Secoli fra gli ulivi è stato il Salento, di Gianni Custodero
Un Salento tra mito, storia e memoria rivive in Secoli fra gli ulivi di Fernando Manno. Il libro è l’unico dell’autore, salentino di San Cesario di Lecce, vissuto tra Romania , Spagna, Portogallo e Guatemala prima di approdare a Venezia e poi a Roma, dove è morto nel 1959. È , in fondo, una lunga testimonianza d’amore per la sua terra e per la sua gente.
La prima edizione, stampata nel 1958 da Pajano, una storica tipografia di Galatina, non ha avuto molta fortuna: ma ora a scoprire lo scrittore è Antonio Errico, che si protesta l’unico studioso di Manno e ne ripropone le pagine precedute da una sua ampia e appassionata introduzione. «Come tutti i libri unici e definitivi è un libro essenziale. Non c’è una parola di meno né una parola di più di quelle di cui la materia che tratta ha bisogno», sostiene. Lo definisce «libro di memoria della terra, intesa come sistema complessivo e complesso la cui struttura portante è costituita da natura e cultura, mito e storia, umanità e geografia, religione e linguaggio, uomo e paesaggio».
Errico non esita a parlare di recherche du temps perdu, ma non cita Proust anche se si può intravvedere la sua ombra.

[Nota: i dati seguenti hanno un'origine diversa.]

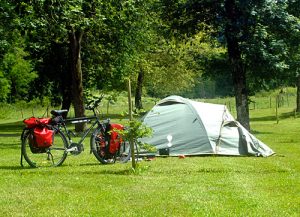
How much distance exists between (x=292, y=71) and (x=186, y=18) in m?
5.66

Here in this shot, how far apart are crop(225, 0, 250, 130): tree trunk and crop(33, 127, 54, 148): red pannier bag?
40.2 ft

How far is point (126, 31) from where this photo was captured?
25266 millimetres

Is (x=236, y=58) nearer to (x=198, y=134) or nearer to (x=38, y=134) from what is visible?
(x=198, y=134)

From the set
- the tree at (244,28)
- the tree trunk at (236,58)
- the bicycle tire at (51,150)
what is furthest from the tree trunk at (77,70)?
the bicycle tire at (51,150)

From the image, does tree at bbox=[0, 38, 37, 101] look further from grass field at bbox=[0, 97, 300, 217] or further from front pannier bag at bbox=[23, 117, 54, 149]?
front pannier bag at bbox=[23, 117, 54, 149]

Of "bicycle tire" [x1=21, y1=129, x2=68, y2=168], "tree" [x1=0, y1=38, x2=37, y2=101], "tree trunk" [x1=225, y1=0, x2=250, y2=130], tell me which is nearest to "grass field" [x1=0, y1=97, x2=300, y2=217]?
"bicycle tire" [x1=21, y1=129, x2=68, y2=168]

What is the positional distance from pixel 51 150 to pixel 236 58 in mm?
12931

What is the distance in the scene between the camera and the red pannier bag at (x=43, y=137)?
1124 centimetres

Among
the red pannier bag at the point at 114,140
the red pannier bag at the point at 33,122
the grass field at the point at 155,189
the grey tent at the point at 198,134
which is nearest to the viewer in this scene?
the grass field at the point at 155,189

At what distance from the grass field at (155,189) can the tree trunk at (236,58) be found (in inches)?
393

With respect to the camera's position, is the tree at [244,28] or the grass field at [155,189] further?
the tree at [244,28]

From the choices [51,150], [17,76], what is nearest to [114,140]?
[51,150]

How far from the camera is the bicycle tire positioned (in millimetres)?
11391

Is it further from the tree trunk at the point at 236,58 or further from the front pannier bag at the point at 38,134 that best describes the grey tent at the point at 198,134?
the tree trunk at the point at 236,58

A distanza di mezzo secolo, comunque, il libro ha ancora qualcosa da dire: sono pagine da centellinare per cogliere ogni sfumatura. Il salentino vi ritrova un mondo che è il suo e nel quale finisce per riconoscersi. Per chi ha qualche anno di troppo affiorano presenze indimenticate di altre stagioni della cultura leccese e non solo, da Lino Suppressa a Ernesto Alvino e, in anni più recenti, ad Antonio Verri. Proprio sulla “Voce del Sud”, il settimanale di Alvino, Manno ha iniziato il suo viaggio nel cuore e nel profondo della salentinità con l’elzeviro «lu ppòppete», che per Vittorio Bodini «non è soltanto una parola ma addirittura una chiave dell’anima e del costume salentino».
Per Manno «il Salento è di senso orizzontale. Il paesaggio, l’architettura arborea come la spirituale si dispiegano per spazi, per superfici. O per nembi, come gli uliveti. Non ci sono alberi di senso acuto. Il cipresso i salentini lo evitano come albero mesto, perché in noi anche la malinconia è volume grosso, viluppo di lunghi, perduti itinerari, sino al lievito della paura».
Qui «lo spirito di questo barocco è sognante e indefinito. E sarebbe l’antibarocco così lontano dalle chiusure ideologiche ed esoteriche del barocco autentico».
In questa singolare opera unica lampi di poesia in prosa e classici elzeviri si alternano a bozzetti, racconti, richiami alla storia ed antiche storie ma denominatore comune è l’affermazione costante di una identità e di un legame tenace con le radici che affondano nei secoli e nella terra d’Otranto. Non manca un bestiario dedicato alla fauna del cuore, dall’innocente orbettino, «lu scursùne», al millepiedi, dalla civetta, «attica come nostra, di quelli come di questi ulivi», alla capra; ma c’è pure la tarantola e ci sono il «pupiddhru» ed il rigogolo. «Fra la terra e il mare, dove l’Adriatico volge allo Jonio, la preistorica “Centopietre” di Patù, fa da modello ai casolari agresti. Forme nuragiche all’ombra degli oliveti. Natura e forma “stanno”, come noi, dalle origini. E lì, a Lucugnano, sopra la loggia del palazzo avito, protesa sugli uliveti e le pietre come una zattera di sogni, planano fantasie e Meduse di Girolamo Comi»: due frammenti, un capitolo, in tutto sette righe, sono anche un’immagine esemplare firmato Fernando Manno.